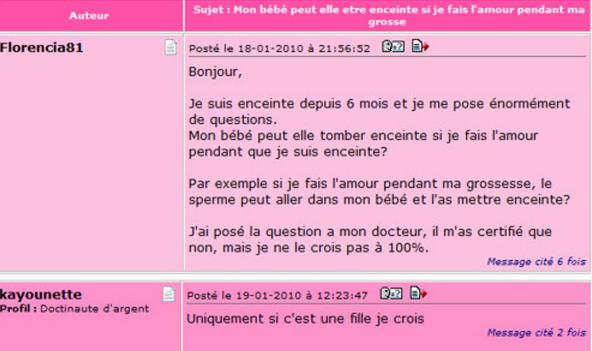 Rencontre internet forum doctissimo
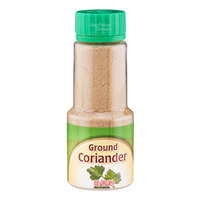 Crab Brand Ground Coriander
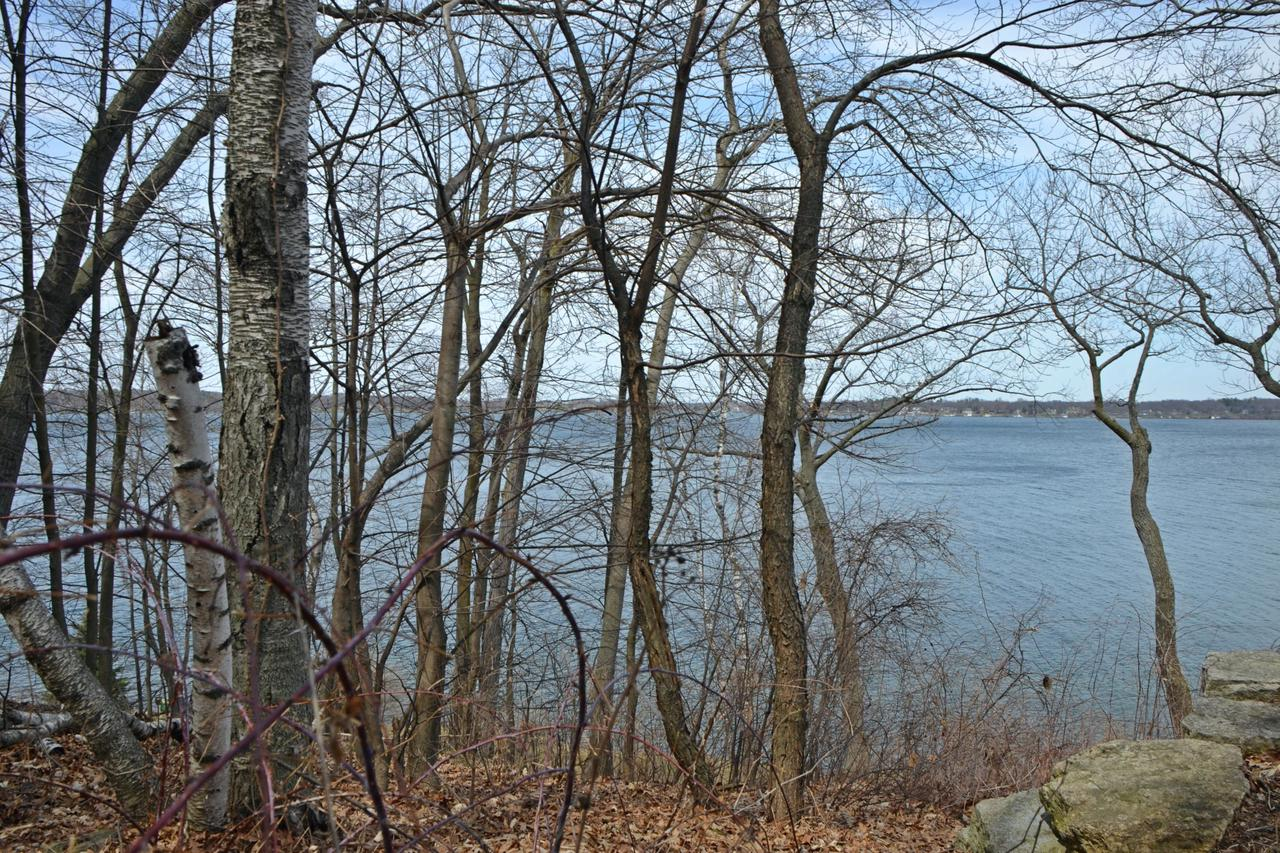 View Vacant Land For Sale at Lt3 Sandstone Ave, Ripon, WI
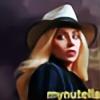 MyNutella's avatar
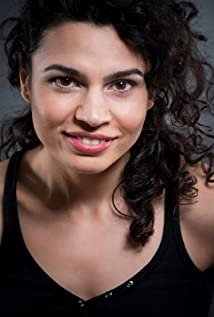 Alina Serban Picture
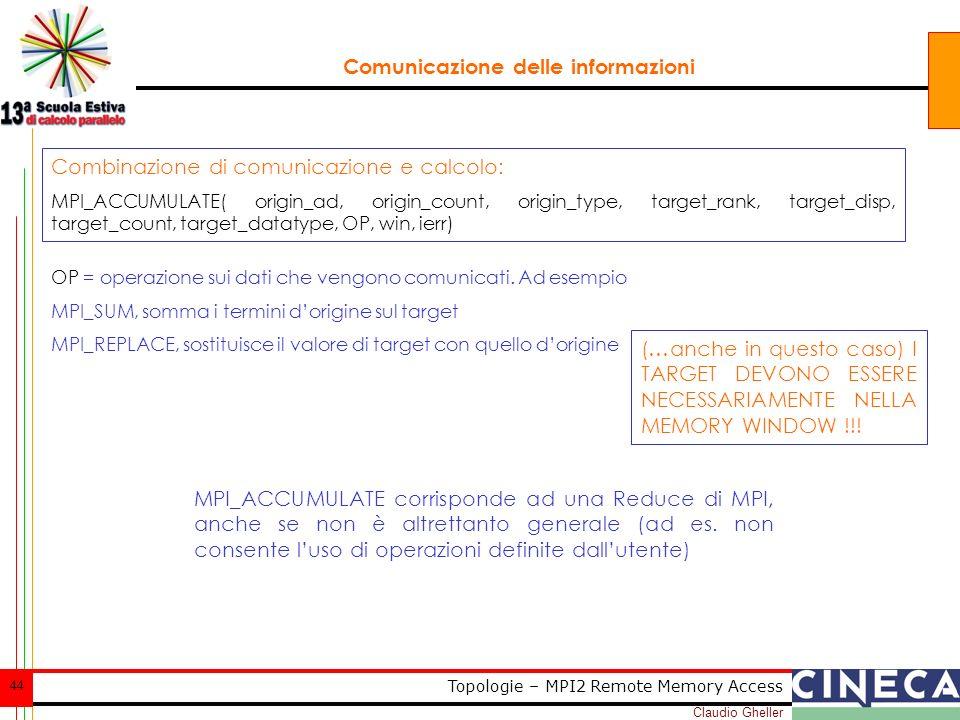 Claudio Gheller 44 Topologie – MPI2 Remote Memory Access Comunicazione delle informazioni Combinazione di comunicazione e calcolo: MPI_ACCUMULATE( origin_ad, origin_count, origin_type, target_rank, target_disp, target_count, target_datatype, OP, win, ierr) OP = operazione sui dati che vengono comunicati.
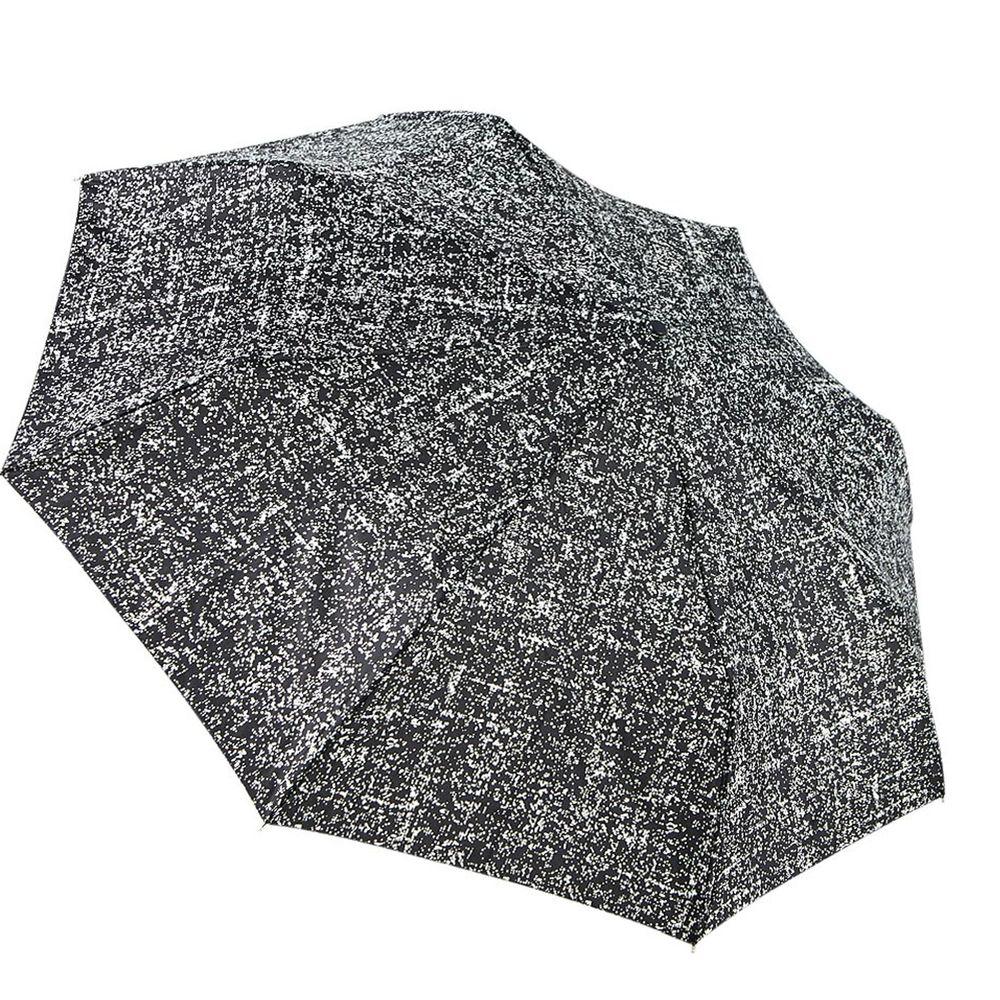 Rainstory - 抗UV雙人自動傘-仲夏星空-自動開收傘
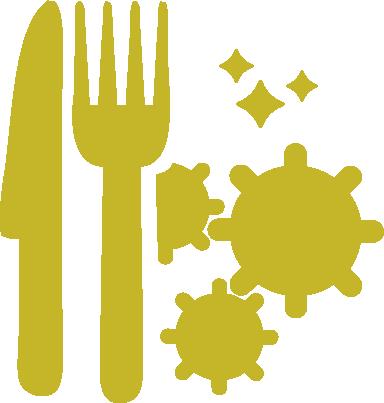 Programma World class Food Production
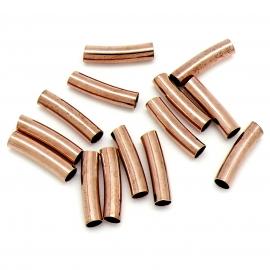DQ metaal ROSEGOUD kraal tube gebogen 5x20mm gat 4mm (B01-077-RG)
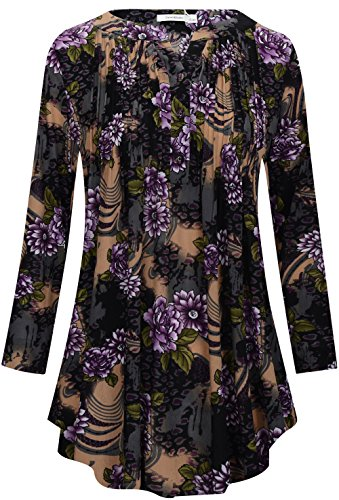 Ladies Henley Top (Calvin & Sally Tunic Shirts to Wear With Leggings,Ladies V Neck Printed Pleated Long Sleeve Henley Drape Top Purple Flower XL)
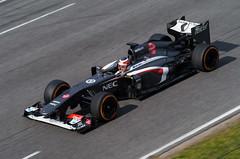 Nico Hlkenberg - Sauber C32 (Luis Prez Contreras) Tags: test de one march f1 days formula sauber catalunya nico circuit c32 montmel 2013 hlkenberg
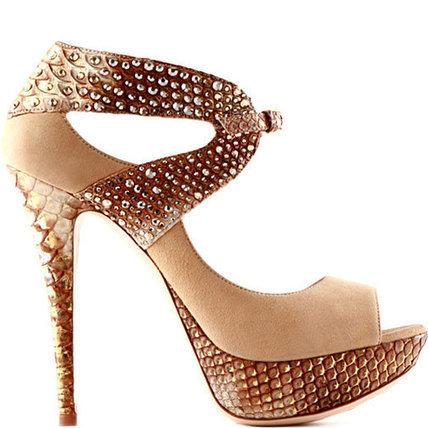 Le Marche Shoe  on sale online on the major e-commerce portal | Le Marche & Fashion | Scoop.it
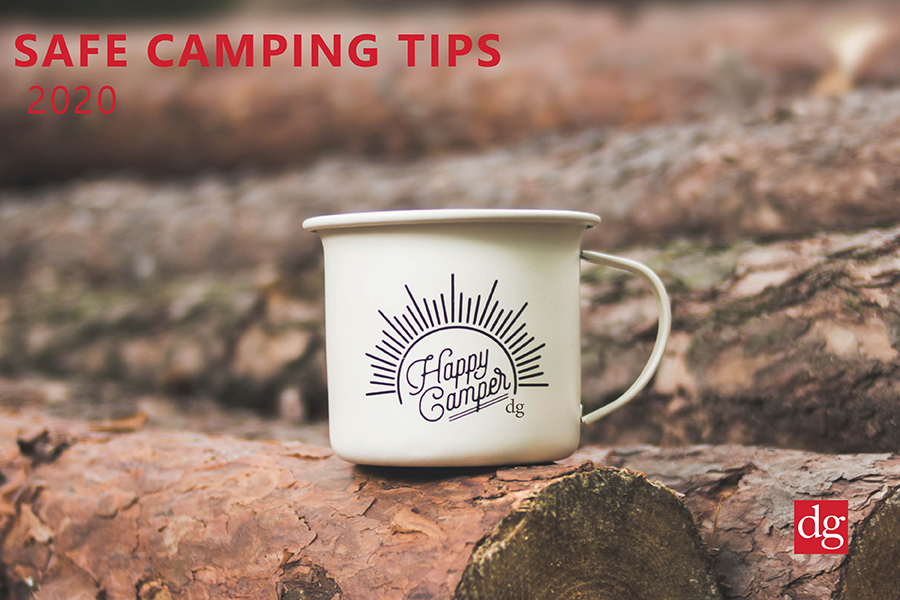 Safe Camping Tips 2020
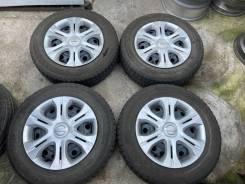 Комплект колес Nissan бесплатная доставка до ТК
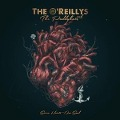 Seven Hearts-One Soul (Digipak) - The O'Reillys And The Paddyhats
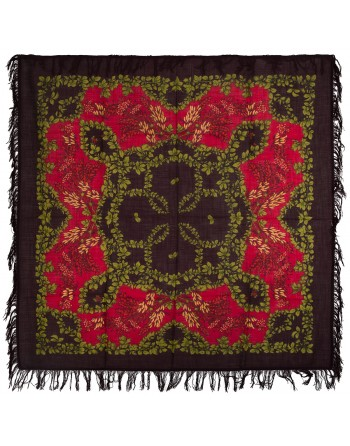 352-7-sal-esarfa-batic-din-lana-146x146cm-original-pavlovo-posad-rusia-model-ryabina-multicolor-pe-fundal-negru
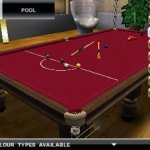Скриншот Arcade Pool & Snooker – Изображение 4
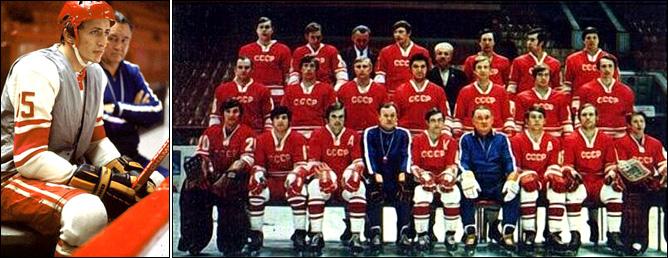 Топ-100 историй ИИХФ. История № 39. Легендарная победа сборной Польши на ЧМ-1976. Фото 02.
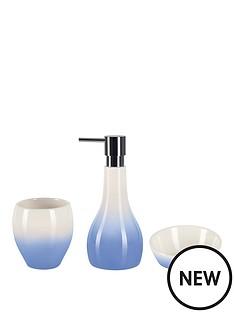spirella-bali-gradiant-3-pack-blue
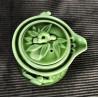 Зелёный чайник- гайвань «Сегмент бамбука»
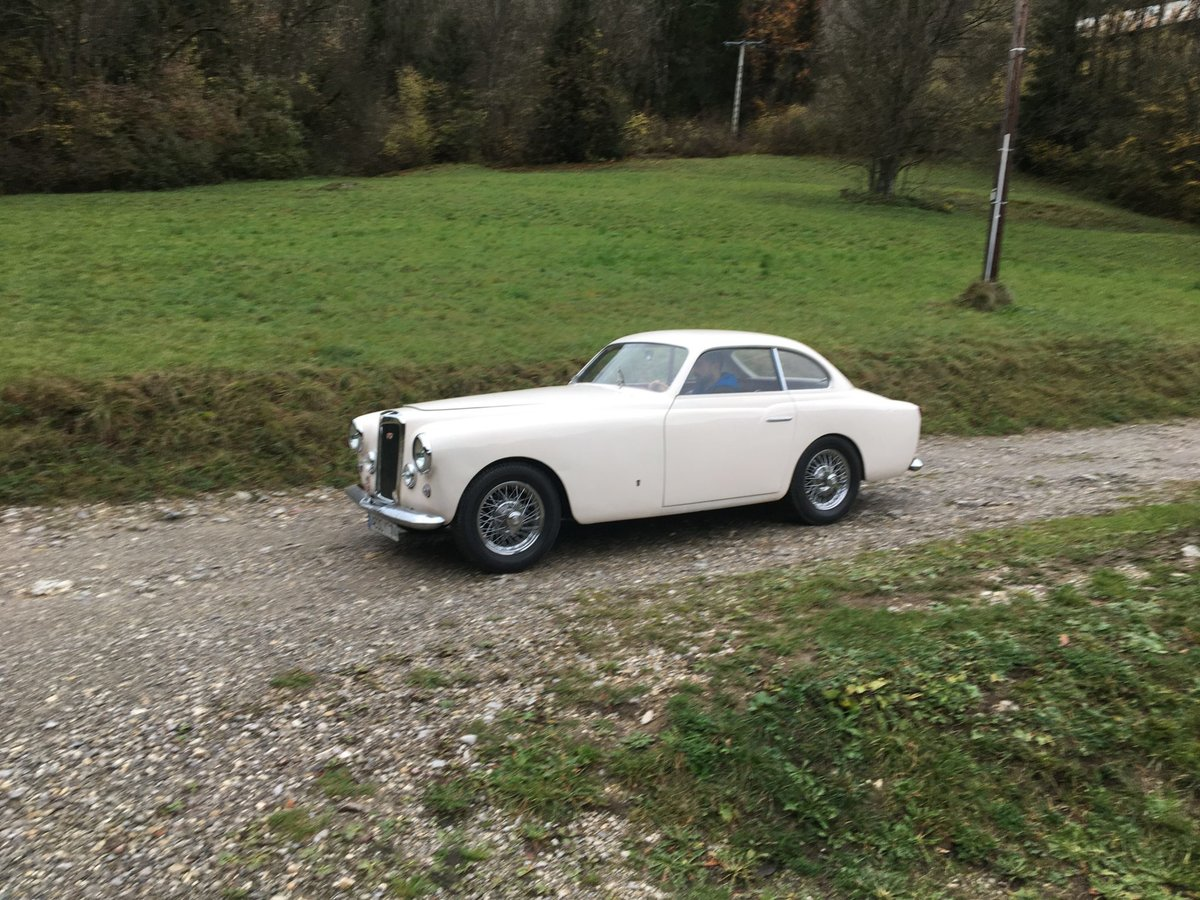 1953 Arnolt-MG Coupe For Sale (picture 1 of 6)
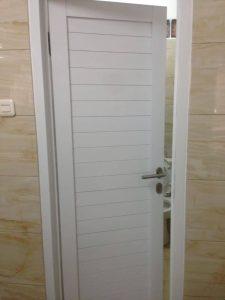 harga pintu aluminium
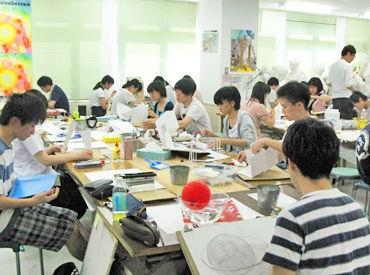 株式会社アートスクール大阪の画像・写真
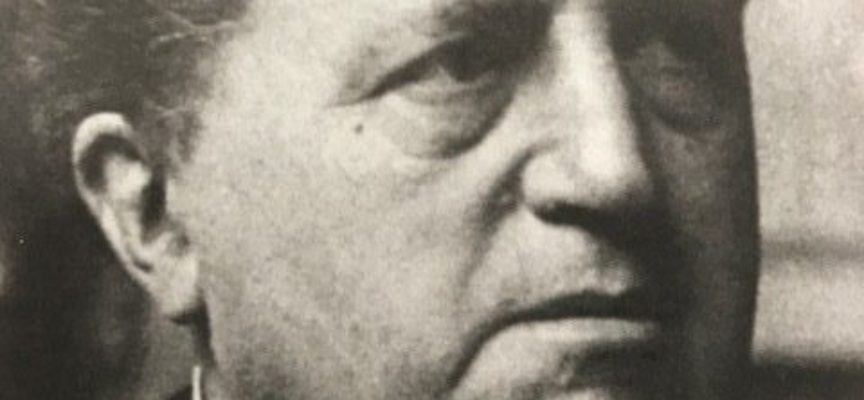What Father Abraham (Kuyper) Can Teach Christians Today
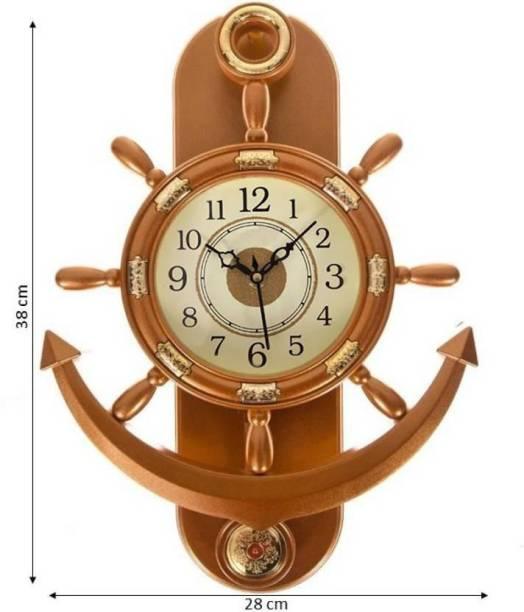 Flipkart SmartBuy Analog 38 cm X 28 cm Wall Clock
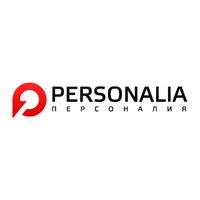 Логотип компании «Personalia»
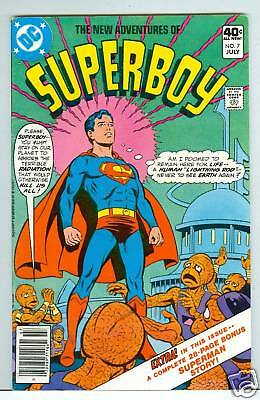 New Adventures of Superboy #7 - 1980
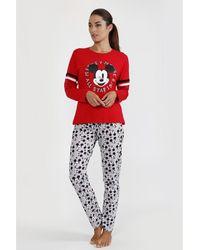 Disney Pijama Manga Larga Mickey All Stars - Rojo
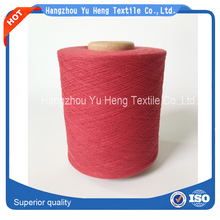 China factory recycled cotton cone yarn Ne21/1 for knitting machine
☆ ☆ ☆ ☆
Problem statement:
Repeat the listing exactly, pictures excluded.

Response box:
 Rencontre internet forum doctissimo
 Crab Brand Ground Coriander
 View Vacant Land For Sale at Lt3 Sandstone Ave, Ripon, WI
 MyNutella's avatar
 Alina Serban Picture
 Claudio Gheller 44 Topologie – MPI2 Remote Memory Access Comunicazione delle informazioni Combinazione di comunicazione e calcolo: MPI_ACCUMULATE( origin_ad, origin_count, origin_type, target_rank, target_disp, target_count, target_datatype, OP, win, ierr) OP = operazione sui dati che vengono comunicati.
 Rainstory - 抗UV雙人自動傘-仲夏星空-自動開收傘
 Programma World class Food Production
DQ metaal ROSEGOUD kraal tube gebogen 5x20mm gat 4mm (B01-077-RG)
 Ladies Henley Top (Calvin & Sally Tunic Shirts to Wear With Leggings,Ladies V Neck Printed Pleated Long Sleeve Henley Drape Top Purple Flower XL)
 Nico Hlkenberg - Sauber C32 (Luis Prez Contreras) Tags: test de one march f1 days formula sauber catalunya nico circuit c32 montmel 2013 hlkenberg
 Le Marche Shoe  on sale online on the major e-commerce portal | Le Marche & Fashion | Scoop.it
 Safe Camping Tips 2020
 Комплект колес Nissan бесплатная доставка до ТК
 Seven Hearts-One Soul (Digipak) - The O'Reillys And The Paddyhats
 352-7-sal-esarfa-batic-din-lana-146x146cm-original-pavlovo-posad-rusia-model-ryabina-multicolor-pe-fundal-negru
Скриншот Arcade Pool & Snooker – Изображение 4
 Топ-100 историй ИИХФ. История № 39. Легендарная победа сборной Польши на ЧМ-1976. Фото 02.
spirella-bali-gradiant-3-pack-blue
 Зелёный чайник- гайвань «Сегмент бамбука»
 1953 Arnolt-MG Coupe For Sale (picture 1 of 6)
 harga pintu aluminium
 株式会社アートスクール大阪の画像・写真
What Father Abraham (Kuyper) Can Teach Christians Today
 Flipkart SmartBuy Analog 38 cm X 28 cm Wall Clock
 Логотип компании «Personalia»
 New Adventures of Superboy #7 - 1980
 Disney Pijama Manga Larga Mickey All Stars - Rojo
 China factory recycled cotton cone yarn Ne21/1 for knitting machine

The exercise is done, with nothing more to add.